### TASK REQUIREMENTS
Starting with the line containing "Comparing (361,314) to" and continuing through the end of the entries, render those lines as a numbered list, omitting blank lines.

### SUPPLIED DATA
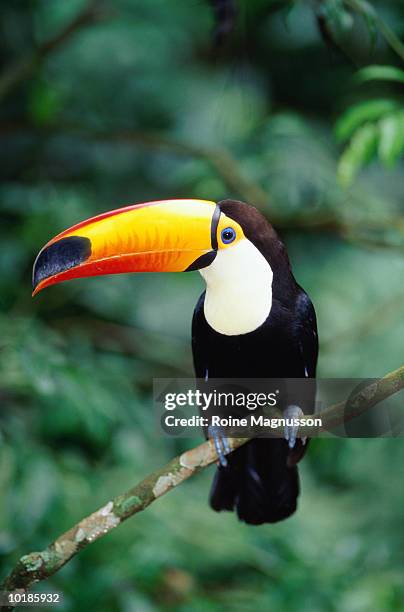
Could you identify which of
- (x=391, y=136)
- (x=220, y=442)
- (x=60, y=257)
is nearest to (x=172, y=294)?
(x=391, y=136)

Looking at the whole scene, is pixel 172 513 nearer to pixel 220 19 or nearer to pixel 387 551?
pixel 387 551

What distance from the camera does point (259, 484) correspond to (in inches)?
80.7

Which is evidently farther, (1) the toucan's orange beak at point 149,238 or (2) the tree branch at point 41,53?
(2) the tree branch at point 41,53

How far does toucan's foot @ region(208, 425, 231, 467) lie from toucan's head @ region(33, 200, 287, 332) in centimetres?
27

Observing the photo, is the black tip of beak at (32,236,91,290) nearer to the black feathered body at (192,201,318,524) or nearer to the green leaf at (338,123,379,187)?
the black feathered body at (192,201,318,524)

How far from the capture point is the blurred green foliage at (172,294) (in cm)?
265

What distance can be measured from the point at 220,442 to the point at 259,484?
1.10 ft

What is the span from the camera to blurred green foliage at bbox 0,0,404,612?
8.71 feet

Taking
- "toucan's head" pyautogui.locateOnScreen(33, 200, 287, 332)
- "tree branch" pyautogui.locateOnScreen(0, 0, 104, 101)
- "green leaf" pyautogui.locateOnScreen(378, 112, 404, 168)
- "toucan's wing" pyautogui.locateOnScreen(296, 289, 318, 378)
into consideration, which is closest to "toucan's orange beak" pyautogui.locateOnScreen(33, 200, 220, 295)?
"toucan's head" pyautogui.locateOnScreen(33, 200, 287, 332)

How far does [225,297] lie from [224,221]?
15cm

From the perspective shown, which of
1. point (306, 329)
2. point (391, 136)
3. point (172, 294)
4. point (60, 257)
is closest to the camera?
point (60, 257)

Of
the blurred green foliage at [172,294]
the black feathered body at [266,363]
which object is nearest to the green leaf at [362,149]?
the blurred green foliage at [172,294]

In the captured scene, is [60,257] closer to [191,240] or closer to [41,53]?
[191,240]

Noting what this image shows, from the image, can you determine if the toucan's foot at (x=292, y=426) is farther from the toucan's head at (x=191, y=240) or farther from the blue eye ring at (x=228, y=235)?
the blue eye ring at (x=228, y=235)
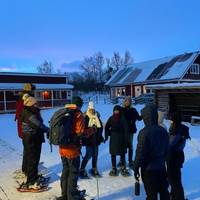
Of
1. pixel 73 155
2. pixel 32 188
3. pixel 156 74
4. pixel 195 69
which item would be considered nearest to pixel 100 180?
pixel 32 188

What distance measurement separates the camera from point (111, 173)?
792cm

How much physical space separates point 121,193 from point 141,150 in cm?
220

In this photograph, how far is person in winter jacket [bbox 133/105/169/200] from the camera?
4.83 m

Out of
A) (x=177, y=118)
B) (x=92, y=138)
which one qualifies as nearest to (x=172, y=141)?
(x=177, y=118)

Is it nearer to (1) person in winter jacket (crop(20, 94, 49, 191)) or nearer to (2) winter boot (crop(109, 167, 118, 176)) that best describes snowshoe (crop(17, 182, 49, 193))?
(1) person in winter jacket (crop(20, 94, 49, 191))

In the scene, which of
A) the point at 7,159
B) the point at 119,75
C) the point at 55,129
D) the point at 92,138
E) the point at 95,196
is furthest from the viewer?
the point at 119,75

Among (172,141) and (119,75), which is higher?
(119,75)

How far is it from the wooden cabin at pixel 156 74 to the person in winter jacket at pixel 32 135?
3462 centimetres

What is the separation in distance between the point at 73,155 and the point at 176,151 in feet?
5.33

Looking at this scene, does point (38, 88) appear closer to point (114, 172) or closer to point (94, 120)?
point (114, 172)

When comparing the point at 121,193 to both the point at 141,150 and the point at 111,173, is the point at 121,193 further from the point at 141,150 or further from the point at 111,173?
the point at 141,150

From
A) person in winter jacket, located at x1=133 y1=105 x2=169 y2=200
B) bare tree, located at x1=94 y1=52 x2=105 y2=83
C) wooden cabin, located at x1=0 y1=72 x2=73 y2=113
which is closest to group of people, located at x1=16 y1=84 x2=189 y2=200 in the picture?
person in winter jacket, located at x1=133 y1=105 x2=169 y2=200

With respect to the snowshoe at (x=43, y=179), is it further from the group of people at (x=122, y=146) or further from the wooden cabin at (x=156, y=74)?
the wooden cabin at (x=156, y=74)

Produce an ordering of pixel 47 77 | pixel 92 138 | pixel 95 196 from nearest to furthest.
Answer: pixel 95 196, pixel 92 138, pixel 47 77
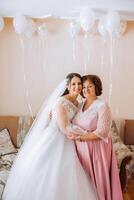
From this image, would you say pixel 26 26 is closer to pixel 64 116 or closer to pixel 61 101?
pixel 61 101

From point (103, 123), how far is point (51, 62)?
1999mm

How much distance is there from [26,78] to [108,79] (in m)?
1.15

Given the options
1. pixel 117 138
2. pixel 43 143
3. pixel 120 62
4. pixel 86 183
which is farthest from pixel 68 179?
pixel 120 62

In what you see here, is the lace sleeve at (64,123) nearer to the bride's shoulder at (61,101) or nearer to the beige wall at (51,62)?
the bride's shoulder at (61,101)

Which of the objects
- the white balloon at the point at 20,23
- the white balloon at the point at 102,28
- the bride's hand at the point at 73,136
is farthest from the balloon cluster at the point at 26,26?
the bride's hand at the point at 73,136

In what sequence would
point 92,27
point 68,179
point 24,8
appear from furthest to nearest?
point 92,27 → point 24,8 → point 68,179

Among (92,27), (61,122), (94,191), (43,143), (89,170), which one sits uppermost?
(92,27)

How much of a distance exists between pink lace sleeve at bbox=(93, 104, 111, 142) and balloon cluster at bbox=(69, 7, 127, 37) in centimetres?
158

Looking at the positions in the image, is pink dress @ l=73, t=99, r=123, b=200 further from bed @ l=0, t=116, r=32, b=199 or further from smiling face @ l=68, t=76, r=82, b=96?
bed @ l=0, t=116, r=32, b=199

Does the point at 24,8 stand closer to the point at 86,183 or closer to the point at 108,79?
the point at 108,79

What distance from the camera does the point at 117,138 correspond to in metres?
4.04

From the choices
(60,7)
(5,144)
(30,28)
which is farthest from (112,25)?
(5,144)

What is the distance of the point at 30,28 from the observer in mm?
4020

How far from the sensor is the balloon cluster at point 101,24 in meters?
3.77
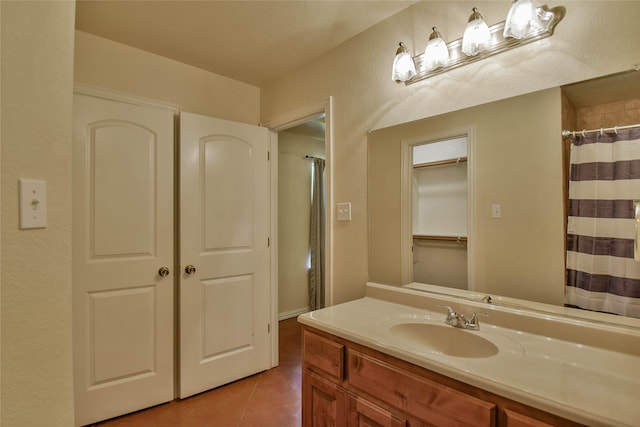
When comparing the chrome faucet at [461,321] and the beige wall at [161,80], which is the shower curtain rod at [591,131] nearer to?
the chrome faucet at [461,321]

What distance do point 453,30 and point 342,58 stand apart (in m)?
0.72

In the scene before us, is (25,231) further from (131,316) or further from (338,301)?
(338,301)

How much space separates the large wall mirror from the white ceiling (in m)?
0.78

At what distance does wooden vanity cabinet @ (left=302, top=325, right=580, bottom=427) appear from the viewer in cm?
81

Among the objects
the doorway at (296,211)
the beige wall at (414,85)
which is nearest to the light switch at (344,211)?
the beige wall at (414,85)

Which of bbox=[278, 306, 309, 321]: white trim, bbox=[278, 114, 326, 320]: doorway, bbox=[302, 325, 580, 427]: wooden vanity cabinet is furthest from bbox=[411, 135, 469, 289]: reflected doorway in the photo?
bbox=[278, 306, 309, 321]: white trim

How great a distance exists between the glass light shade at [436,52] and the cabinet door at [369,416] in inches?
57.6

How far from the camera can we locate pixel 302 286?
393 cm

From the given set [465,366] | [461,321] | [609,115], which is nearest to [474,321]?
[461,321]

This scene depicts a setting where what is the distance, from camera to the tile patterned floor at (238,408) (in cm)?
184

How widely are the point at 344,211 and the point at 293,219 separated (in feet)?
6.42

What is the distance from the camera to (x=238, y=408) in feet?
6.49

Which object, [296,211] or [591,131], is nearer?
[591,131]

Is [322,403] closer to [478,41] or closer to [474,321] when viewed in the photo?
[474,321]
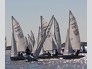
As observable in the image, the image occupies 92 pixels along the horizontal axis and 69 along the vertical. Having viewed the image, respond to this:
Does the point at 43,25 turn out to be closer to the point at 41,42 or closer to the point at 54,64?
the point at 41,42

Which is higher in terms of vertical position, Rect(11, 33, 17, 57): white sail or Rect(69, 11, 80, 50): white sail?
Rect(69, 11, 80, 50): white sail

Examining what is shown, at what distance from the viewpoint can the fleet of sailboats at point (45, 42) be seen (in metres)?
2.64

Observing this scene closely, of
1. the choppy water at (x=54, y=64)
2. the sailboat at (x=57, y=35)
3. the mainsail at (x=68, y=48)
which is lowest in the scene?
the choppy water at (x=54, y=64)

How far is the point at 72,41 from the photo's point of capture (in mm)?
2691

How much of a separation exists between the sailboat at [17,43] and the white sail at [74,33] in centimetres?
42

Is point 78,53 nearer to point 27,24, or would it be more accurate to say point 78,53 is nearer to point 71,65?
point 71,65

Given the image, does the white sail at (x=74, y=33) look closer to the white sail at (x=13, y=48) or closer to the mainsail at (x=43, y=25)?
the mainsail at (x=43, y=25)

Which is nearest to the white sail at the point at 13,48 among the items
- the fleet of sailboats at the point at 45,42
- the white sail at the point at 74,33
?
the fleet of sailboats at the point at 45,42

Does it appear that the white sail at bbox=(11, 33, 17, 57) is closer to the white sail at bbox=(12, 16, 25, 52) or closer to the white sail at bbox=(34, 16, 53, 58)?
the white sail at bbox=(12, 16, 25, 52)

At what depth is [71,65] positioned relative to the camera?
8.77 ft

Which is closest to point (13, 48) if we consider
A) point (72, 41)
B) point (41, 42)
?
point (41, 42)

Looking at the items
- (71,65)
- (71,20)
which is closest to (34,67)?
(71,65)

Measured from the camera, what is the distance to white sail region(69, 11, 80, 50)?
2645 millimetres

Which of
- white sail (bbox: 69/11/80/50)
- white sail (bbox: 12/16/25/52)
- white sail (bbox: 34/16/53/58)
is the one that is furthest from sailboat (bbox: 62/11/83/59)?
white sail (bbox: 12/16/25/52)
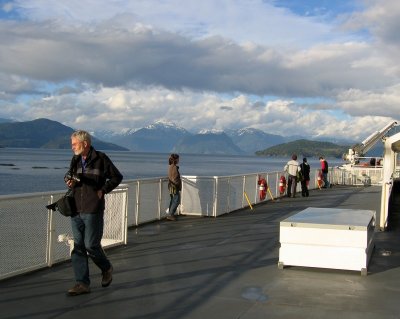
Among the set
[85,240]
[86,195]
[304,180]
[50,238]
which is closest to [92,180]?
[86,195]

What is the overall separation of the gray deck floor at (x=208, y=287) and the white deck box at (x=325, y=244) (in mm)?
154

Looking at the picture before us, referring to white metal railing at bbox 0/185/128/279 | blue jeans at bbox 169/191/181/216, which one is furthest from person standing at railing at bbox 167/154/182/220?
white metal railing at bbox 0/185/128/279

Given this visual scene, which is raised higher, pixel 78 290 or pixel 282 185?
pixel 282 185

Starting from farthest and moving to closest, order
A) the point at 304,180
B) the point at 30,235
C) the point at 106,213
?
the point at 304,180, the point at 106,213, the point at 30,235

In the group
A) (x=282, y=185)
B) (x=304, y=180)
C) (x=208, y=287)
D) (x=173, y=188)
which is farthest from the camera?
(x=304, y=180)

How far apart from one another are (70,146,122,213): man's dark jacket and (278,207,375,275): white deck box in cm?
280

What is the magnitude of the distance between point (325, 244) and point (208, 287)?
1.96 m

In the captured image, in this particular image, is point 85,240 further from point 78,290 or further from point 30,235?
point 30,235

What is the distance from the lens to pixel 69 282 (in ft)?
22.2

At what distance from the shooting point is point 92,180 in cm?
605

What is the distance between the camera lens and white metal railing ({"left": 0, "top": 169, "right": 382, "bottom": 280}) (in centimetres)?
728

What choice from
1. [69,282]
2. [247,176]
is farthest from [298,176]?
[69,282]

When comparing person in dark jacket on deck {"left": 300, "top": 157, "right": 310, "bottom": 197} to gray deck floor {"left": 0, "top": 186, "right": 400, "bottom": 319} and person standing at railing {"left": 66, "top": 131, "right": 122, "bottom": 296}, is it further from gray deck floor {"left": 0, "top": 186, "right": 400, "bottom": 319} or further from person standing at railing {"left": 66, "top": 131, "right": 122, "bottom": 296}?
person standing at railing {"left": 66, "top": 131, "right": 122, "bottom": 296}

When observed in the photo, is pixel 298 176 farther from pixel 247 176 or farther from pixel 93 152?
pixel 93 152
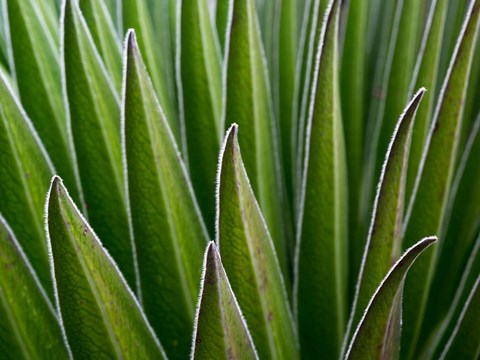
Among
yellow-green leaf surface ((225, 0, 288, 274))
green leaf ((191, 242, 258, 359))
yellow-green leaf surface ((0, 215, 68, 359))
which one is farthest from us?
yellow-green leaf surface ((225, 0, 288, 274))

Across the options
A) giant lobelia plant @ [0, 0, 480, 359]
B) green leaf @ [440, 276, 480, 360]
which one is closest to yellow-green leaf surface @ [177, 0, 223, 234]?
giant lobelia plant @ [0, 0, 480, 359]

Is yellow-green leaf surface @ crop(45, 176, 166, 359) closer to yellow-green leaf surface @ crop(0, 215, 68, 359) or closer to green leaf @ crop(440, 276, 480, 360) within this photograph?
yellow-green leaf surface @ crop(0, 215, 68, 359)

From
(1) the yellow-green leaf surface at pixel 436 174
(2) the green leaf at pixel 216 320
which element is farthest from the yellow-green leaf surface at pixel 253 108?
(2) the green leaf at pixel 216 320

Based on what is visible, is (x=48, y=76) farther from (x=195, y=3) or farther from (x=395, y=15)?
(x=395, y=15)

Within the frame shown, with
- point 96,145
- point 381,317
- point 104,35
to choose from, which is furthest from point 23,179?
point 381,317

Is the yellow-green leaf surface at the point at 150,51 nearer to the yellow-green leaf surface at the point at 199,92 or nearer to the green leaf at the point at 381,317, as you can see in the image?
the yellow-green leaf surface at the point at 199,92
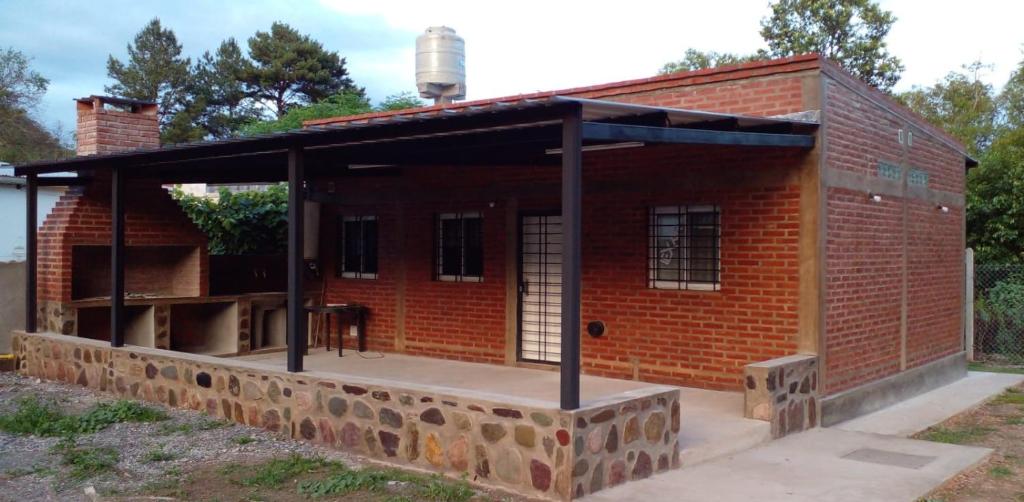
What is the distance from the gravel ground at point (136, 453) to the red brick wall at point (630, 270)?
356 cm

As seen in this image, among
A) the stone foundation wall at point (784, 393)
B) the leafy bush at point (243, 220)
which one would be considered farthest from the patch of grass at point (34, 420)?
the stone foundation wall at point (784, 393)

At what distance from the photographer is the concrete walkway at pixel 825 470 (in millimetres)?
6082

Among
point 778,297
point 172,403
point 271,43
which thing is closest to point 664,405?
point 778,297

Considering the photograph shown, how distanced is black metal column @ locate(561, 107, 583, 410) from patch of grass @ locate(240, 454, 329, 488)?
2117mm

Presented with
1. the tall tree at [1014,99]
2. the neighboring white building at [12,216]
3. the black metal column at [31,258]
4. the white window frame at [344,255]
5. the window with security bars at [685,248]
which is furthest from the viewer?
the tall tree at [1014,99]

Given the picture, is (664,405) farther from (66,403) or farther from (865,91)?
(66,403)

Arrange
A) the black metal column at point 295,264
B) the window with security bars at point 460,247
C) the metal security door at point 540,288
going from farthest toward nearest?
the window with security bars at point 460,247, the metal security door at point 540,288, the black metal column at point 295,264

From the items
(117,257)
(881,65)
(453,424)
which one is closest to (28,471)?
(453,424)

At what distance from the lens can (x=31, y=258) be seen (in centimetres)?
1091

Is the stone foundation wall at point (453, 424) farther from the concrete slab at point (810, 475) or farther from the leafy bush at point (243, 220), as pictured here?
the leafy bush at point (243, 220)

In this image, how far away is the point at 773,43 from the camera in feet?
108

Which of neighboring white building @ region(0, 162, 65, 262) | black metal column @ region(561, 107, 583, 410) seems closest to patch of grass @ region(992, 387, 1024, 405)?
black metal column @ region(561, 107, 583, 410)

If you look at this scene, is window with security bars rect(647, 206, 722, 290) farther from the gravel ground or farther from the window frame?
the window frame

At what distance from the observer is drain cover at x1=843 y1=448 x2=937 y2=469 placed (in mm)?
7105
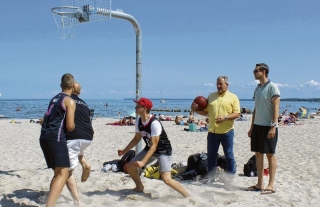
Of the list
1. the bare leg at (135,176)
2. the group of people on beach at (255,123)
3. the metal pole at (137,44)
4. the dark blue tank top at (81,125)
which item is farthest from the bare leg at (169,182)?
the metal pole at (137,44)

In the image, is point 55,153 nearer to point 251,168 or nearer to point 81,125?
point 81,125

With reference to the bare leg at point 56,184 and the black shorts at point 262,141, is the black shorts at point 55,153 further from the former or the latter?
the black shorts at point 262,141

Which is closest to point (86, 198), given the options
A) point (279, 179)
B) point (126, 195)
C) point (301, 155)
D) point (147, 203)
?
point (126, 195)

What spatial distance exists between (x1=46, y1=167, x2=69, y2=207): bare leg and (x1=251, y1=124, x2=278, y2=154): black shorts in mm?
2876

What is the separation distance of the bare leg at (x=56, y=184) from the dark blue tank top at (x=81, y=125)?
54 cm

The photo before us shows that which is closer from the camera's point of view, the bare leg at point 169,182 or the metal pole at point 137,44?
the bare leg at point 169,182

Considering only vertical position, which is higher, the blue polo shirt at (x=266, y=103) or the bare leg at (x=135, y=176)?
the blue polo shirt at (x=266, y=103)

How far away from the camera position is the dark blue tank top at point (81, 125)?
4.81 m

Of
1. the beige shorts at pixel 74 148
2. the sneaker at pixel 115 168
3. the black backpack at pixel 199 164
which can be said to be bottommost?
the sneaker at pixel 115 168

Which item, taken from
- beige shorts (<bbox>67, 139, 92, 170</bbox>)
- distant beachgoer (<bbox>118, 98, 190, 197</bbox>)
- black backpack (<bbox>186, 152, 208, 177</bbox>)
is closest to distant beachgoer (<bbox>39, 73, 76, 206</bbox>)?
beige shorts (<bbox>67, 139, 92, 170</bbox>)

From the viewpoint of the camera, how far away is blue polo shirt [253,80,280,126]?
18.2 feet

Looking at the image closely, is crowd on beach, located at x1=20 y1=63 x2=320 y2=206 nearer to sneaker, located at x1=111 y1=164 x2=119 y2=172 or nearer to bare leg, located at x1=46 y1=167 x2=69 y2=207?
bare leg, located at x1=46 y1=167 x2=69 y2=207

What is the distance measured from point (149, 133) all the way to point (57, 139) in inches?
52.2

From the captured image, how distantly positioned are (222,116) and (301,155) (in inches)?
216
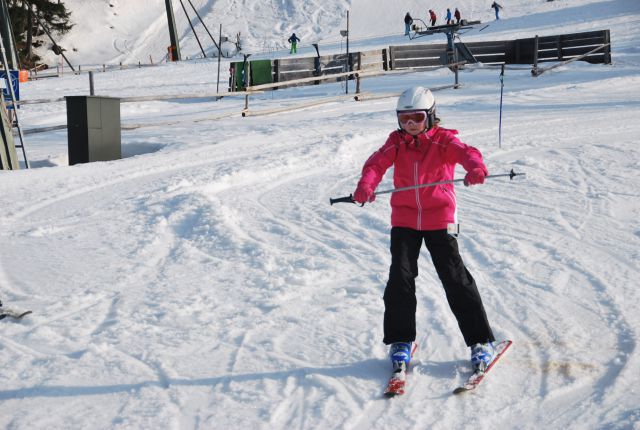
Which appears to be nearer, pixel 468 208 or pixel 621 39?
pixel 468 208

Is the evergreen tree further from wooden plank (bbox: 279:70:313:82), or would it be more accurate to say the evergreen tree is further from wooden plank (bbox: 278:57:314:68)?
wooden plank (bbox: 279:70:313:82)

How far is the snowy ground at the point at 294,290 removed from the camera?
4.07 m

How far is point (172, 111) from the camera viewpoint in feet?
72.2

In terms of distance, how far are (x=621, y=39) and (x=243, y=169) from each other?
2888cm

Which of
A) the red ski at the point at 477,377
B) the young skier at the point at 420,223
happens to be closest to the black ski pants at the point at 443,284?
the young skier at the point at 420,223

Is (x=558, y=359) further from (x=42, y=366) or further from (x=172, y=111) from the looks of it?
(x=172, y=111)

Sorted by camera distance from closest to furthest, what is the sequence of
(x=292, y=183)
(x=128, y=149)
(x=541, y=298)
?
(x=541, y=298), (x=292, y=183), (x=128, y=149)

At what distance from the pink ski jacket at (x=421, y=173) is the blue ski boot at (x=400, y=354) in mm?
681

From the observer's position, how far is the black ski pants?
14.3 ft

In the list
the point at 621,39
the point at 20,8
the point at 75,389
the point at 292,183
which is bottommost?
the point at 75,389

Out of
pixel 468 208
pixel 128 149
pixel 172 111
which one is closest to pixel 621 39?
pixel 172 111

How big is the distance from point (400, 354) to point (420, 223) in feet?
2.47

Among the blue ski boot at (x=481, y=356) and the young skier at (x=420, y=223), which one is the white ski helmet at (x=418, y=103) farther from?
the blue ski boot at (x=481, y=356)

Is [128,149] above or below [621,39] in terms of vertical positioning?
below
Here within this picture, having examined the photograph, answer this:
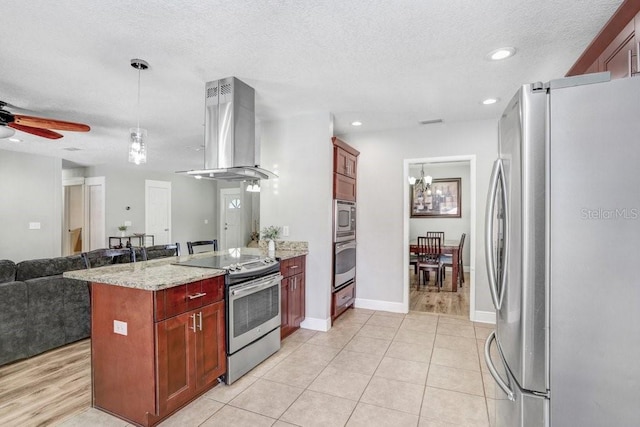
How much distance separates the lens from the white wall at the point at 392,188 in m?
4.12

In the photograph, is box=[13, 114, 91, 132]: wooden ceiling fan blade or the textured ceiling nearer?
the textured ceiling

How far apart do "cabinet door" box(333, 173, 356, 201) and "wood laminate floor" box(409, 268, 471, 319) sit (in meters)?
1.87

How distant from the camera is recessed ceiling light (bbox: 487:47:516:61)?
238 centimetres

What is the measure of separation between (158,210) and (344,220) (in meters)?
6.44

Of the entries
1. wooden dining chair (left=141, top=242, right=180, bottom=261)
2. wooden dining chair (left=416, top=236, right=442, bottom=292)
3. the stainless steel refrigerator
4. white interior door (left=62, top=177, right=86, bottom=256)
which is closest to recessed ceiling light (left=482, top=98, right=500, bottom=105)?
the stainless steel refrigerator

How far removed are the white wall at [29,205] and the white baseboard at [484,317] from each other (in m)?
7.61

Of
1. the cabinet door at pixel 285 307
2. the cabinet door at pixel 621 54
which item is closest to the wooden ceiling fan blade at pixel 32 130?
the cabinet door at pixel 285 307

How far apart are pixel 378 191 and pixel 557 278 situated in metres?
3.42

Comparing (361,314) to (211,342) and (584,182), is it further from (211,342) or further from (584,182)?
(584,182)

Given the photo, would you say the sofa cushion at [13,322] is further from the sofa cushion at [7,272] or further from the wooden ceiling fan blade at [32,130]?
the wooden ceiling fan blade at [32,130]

### REPLY TO THE TASK
1. Comparing (361,314) to (211,342) and (584,182), is it further from (211,342) or further from (584,182)?
2. (584,182)
3. Given the photo, would you say the sofa cushion at [13,322] is further from the sofa cushion at [7,272] or further from the wooden ceiling fan blade at [32,130]?
4. the wooden ceiling fan blade at [32,130]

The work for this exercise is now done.